The main goal of our laboratory is the characterization of the molecular mechanisms of action and regulation of growth factors and growth factor receptors in genitourinary cancer progression.
Dr. Morrione’s current research projects are:
1) Characterization of progranulin action in bladder cancer progression. The growth factor progranulin plays an important role in cell proliferation, wound healing and transformation in several cancer systems. In addition, progranulin regulates inflammation and neurodegeneration, as in fact progranulin has been identified as a causative gene for frontotemporal dementia.

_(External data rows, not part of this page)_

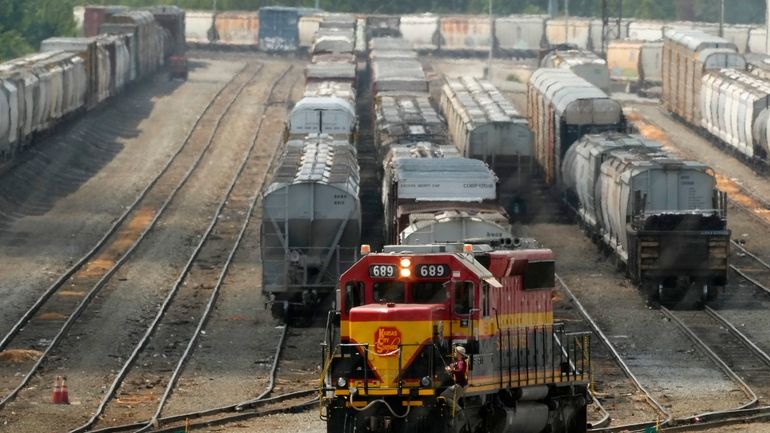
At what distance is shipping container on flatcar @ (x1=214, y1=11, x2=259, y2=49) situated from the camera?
10994cm

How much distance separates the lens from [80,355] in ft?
101

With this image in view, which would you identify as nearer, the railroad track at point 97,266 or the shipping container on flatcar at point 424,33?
the railroad track at point 97,266

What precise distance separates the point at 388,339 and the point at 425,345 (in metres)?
0.46

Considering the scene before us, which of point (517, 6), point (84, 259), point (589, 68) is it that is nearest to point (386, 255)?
point (84, 259)

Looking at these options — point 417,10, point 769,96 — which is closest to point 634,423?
point 769,96

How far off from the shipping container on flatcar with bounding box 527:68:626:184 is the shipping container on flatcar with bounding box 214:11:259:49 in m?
53.8

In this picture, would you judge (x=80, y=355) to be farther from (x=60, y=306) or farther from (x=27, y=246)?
(x=27, y=246)

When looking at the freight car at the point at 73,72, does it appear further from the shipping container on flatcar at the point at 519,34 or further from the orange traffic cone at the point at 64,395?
the shipping container on flatcar at the point at 519,34

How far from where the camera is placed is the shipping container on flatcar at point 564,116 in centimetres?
4975

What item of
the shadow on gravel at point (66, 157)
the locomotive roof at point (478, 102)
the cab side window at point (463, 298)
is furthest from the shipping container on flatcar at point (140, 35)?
the cab side window at point (463, 298)

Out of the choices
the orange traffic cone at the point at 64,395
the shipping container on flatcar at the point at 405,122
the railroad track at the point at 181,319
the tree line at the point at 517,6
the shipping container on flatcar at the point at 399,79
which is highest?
the tree line at the point at 517,6

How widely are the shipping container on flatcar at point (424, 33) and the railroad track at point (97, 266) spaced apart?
4368 cm

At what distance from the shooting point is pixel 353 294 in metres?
19.8

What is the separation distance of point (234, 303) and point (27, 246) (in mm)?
8795
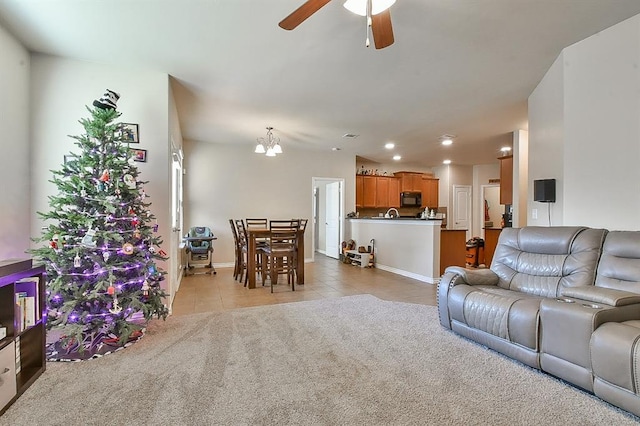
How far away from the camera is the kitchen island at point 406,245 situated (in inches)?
209

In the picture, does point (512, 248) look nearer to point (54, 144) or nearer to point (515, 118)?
Answer: point (515, 118)

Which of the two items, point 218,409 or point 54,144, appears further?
point 54,144

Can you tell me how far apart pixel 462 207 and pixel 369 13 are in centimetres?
878

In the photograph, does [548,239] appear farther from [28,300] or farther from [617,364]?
[28,300]

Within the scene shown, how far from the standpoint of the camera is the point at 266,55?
3141 mm

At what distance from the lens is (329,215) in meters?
8.60

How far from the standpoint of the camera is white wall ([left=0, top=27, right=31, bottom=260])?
273cm

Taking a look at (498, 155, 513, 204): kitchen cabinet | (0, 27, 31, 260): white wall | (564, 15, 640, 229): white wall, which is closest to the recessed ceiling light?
(498, 155, 513, 204): kitchen cabinet

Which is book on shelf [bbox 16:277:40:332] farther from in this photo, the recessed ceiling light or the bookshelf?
the recessed ceiling light

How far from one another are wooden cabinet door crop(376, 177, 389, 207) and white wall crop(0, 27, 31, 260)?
7161 mm

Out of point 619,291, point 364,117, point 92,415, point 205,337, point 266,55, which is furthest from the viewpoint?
point 364,117

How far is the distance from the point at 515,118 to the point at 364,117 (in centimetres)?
234

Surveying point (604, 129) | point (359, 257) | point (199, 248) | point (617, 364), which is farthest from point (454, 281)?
point (199, 248)

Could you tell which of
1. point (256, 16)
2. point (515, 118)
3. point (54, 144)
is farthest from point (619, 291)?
point (54, 144)
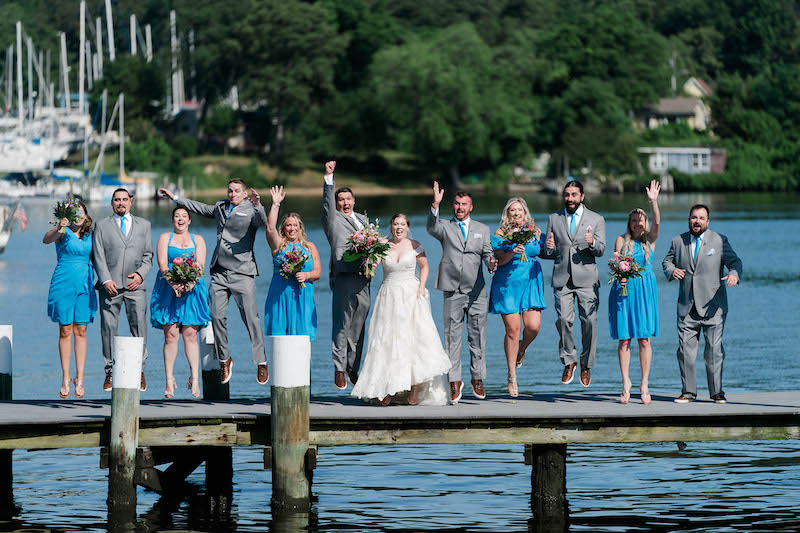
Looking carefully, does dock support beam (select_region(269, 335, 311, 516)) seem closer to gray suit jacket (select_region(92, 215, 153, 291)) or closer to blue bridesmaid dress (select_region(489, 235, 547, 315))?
gray suit jacket (select_region(92, 215, 153, 291))

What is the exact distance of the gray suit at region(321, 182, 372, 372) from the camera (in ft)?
48.1

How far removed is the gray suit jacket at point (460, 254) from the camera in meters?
14.5

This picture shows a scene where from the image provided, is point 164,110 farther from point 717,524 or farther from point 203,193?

Our laboratory has established a critical role of progranulin in bladder cancer. Progranulin promotes urothelial cancer cell motility and contributes as an autocrine growth factor to the transforming phenotype by modulating invasion and anchorage-independent growth. In addition, progranulin is upregulated in invasive bladder cancer tissues compared to normal bladder controls. These results suggest that progranulin may be critical in promoting the invasive phenotype in urothelial cancer and serve as a novel biomarker for bladder cancer progression. However, the molecular mechanisms of progranulin action in bladder cancer have not been fully elucidated. Using pull-down assays with recombinant progranulin we have recently identified drebrin, an F-actin binding protein, as a progranulin binding partner in urothelial cancer cells. We are currently characterizing drebrin function in various urothelial cancer cell lines to fully establish its role in progranulin-dependent signaling leading to motility, invasion and anchorage-independent growth. In addition, in vivo experiments are currently under way to establish drebrin action in tumor formation and progression using human tumor xenografts and orthotopic bladder cancer models and a mouse model of lung metastases. We will utilize bladder cancer cells with a specific tropism for pulmonary metastasis (in collaboration with Dr. Renato Iozzo in the Department of Pathology here at Jefferson).
We have also preliminary evidences that drebrin expression is upregulated in bladder cancer tissues compared to normal controls as assessed by IHC on a bladder tissue Microarray.
Collectively, our data suggest that drebrin may exert a relevant functional role in the regulation of progranulin action and may constitute a novel target for therapeutic intervention in bladder tumors. In addition, drebrin may serve as novel biomarker for bladder cancer progression.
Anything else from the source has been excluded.